Closure, by Sarah Willson
Right away, I was impressed with the presentation of Closure, which simulates a smartphone-style text conversation within a parser game - complete with speech bubbles! The entire thing is framed as the protagonist sending and receiving messages to/from their friend, who acts out or otherwise responds to the player’s input.
I think this is an excellent idea. It’s the only example I’ve seen of a parser game directly contextualizing the player’s act of typing within the simulated world (although admittedly I have not played enough parser games to know if this really is the first to do such a thing). Either way, I like the concept a lot, and it’s very robustly-implemented. I tried to break the system by typing obviously incorrect things, and was usually met with a more-or-less plausible reply from the friend; I only noticed one command that failed to produce a proper in-universe text and instead defaulted to Inform’s normal failure response. From a technical design and implementation perspective, I would call this an enormous success.

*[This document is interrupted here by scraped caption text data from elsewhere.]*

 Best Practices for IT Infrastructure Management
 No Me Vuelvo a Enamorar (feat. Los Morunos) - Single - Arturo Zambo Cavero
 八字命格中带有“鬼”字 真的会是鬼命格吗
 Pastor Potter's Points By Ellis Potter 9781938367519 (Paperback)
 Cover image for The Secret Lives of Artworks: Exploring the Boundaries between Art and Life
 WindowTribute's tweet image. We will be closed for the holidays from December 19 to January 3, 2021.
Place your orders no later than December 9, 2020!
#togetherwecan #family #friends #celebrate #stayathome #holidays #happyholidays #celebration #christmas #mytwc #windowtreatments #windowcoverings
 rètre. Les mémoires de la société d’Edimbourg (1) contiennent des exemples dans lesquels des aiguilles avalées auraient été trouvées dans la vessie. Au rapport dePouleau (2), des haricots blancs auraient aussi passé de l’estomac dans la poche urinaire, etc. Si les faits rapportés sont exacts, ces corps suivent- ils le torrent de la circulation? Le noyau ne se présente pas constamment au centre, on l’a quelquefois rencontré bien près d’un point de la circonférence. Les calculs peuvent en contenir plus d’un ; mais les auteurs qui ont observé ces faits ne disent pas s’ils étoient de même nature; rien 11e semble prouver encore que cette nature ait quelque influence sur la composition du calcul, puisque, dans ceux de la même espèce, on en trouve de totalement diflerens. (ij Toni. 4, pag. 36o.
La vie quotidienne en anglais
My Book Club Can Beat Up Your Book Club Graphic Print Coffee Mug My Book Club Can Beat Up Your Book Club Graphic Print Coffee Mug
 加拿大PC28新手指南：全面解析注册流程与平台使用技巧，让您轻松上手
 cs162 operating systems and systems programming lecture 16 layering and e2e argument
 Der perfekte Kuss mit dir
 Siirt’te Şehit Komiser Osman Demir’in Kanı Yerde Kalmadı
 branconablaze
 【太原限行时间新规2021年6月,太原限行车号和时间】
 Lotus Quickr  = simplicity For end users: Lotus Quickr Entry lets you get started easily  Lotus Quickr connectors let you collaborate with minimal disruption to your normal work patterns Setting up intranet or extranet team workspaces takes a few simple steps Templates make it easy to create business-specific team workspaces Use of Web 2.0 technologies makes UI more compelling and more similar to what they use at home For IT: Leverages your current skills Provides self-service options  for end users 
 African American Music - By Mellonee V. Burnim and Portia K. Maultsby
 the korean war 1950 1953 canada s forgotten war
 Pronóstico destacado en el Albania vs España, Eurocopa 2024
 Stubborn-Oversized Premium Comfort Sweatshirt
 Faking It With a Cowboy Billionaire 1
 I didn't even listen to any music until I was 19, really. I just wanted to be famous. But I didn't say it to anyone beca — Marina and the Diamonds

Somewhat more spoilery musings for the initiated:
It is quickly stated that the goal of the game is to help your friend find a picture (while she is trespassing in her ex-boyfriend’s bedroom and rifling through his stuff, naturally). I find this a fairly hilarious concept for a game.
But the real beauty of it is revealed as it gradually becomes apparent that finding the literal picture is nothing more than a nominal goal; the real thrust of the story is that you help her get the metaphorical picture. That is, you help her come to a deeper understanding of who the ex-boyfriend really is as a person, and what went wrong in the relationship. A neat, concise bit of symbolism that really sold the story for me.